Richard Barratt was there. He was there when the Sheffield youth first started mixing drum machines and soul, when Cabaret Voltaire begat Human League, before Heaven 17 and ABC went global. He was there when pub DJs started giving themselves ridiculous names, like his own pseudonym DJ Parrott, and tried their hand at building a Paradise Garage on every corner. He was there when the soil-your-pants excitement at this thing called house music created the great sampladelic explosion of late-’80s UK pop. He was there, at the Hacienda (which he once gloriously described as “a vision of hell”), and at the birth of Sheffield’s own massively influential “bleep” label. He was also there when it all went to hell in the early ’90s with the anti-rave laws and the drugs, with the cult of the DJ and the lack of musical and human diversity; which is when he stopped being there.
This is all unsubtly true. But as that point about Barratt’s disengagement hopefully makes clear, the facts of history can only account for so much. And while Parrott really did give up DJing (completely) and producing (mostly, kinda), there is a big difference between facts, and the emotional resonance of lives that create them. If there’s one thing that Barratt’s return as Crooked Man makes clear, it's the nature of the resonance which makes the story. Barratt’s stockpile of grumpy tales with hopeful edges is an opportunity to gather round a bassbin and bask.

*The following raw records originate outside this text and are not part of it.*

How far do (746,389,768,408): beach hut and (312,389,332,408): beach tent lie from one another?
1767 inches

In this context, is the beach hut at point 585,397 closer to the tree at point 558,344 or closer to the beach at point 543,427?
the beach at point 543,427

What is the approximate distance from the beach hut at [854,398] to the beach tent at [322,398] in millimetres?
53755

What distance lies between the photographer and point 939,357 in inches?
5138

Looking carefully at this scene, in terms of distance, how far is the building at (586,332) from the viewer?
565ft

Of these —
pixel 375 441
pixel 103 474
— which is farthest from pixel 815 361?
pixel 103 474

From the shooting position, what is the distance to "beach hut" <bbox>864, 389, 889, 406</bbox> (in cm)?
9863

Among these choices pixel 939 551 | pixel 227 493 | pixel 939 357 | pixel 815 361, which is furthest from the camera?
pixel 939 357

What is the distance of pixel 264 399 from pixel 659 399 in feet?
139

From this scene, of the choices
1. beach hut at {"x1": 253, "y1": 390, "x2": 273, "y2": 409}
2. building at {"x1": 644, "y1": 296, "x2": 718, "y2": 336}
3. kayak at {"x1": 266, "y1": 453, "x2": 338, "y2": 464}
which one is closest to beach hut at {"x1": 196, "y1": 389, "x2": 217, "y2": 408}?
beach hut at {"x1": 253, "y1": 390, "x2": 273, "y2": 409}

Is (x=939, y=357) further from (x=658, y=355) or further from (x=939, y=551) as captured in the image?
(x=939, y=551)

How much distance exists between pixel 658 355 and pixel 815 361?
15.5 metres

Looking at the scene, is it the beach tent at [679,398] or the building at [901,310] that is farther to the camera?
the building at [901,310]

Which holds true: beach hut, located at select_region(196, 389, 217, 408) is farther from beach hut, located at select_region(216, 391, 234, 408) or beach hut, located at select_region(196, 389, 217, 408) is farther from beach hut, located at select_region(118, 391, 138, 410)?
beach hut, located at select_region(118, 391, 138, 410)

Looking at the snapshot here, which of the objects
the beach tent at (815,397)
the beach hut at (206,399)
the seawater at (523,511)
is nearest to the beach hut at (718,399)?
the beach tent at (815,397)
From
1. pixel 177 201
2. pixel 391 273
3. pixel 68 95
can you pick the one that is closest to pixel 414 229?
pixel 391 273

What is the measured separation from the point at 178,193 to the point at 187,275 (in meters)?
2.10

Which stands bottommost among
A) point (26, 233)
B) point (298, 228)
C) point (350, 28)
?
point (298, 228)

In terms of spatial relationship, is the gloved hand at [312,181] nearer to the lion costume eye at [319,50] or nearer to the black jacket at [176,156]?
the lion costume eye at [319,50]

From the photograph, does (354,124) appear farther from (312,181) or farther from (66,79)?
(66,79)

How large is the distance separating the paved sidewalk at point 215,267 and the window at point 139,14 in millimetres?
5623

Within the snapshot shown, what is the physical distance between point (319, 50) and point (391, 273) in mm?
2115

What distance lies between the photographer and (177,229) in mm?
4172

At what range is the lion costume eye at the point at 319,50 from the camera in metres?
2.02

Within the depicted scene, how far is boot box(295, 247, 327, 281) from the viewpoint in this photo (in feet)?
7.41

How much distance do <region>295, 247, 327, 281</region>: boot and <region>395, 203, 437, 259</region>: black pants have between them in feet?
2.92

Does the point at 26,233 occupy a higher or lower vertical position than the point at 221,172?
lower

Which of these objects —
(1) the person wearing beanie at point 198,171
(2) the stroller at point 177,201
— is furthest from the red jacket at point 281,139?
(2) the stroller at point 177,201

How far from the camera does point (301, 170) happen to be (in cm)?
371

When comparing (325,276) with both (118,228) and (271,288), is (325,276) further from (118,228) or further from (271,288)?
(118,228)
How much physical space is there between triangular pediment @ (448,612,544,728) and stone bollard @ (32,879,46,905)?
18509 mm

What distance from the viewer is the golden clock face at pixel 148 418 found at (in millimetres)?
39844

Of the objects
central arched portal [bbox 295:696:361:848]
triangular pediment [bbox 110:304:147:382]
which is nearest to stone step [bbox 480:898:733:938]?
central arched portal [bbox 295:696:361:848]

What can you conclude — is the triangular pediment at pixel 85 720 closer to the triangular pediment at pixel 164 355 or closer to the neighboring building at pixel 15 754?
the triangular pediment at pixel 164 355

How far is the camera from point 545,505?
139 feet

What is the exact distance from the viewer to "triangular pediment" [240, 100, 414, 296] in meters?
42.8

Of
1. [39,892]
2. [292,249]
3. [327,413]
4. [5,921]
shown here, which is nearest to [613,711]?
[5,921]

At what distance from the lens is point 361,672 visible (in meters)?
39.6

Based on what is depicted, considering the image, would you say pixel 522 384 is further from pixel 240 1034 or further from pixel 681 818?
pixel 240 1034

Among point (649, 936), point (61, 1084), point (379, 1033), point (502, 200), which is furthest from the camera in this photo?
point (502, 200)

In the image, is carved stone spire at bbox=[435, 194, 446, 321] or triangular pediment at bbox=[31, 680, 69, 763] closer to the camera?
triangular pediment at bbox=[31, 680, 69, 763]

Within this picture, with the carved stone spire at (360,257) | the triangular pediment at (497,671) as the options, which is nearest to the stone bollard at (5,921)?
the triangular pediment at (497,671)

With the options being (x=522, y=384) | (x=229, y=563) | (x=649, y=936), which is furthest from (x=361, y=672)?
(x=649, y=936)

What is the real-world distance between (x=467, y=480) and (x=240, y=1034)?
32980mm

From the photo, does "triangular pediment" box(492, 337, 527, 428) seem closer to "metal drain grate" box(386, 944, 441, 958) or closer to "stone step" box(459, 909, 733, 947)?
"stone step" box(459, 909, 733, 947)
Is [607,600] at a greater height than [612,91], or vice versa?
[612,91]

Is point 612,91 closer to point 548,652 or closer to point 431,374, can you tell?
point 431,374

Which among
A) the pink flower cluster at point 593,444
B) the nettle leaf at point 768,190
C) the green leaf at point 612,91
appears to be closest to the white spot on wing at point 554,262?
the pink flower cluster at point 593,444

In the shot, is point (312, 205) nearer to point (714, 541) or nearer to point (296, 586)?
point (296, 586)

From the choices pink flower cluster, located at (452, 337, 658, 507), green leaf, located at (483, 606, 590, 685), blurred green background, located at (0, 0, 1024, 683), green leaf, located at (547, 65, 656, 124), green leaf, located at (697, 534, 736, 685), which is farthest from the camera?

The basic premise of Crooked Man is house music as a classic songwriting form. The album collects nine vocal tracks, many of which Barratt has self-released in microscopic vinyl quantities since 2012, resulting in a pop-dance album that lives comfortably alongside Caribou and Disclosure, but with pedigree and craftsmanship, and zero aspiration to the “new.” In this, Crooked Man fits the moment: EDM songsmiths’ conservative structures top the charts, popular disco and house remixes gloriously restage contemporary material rather than deconstructing it, while much of the club underground rebels against these dated designs. Yet even though Barratt and writing partner—another Sheffield music lifer, Michael Somerset Ward—come up with results that are undoubtedly old-fashioned, they’re not the slightest bit nostalgic. The pair hook earworms with the pride of professional writers, methodically and gleefully revisit British dance music’s cornerstone structures (electronic soul, dub, acid-house), and reinforce the dancefloor’s inclusive, anti-commercialist ideologies from a position of long-held beliefs. That’s how Crooked Man ends up feeling like the unlikely product of the Brill Building, Wigan Casino, and, say, the Music Box—classy, classic, and defiant.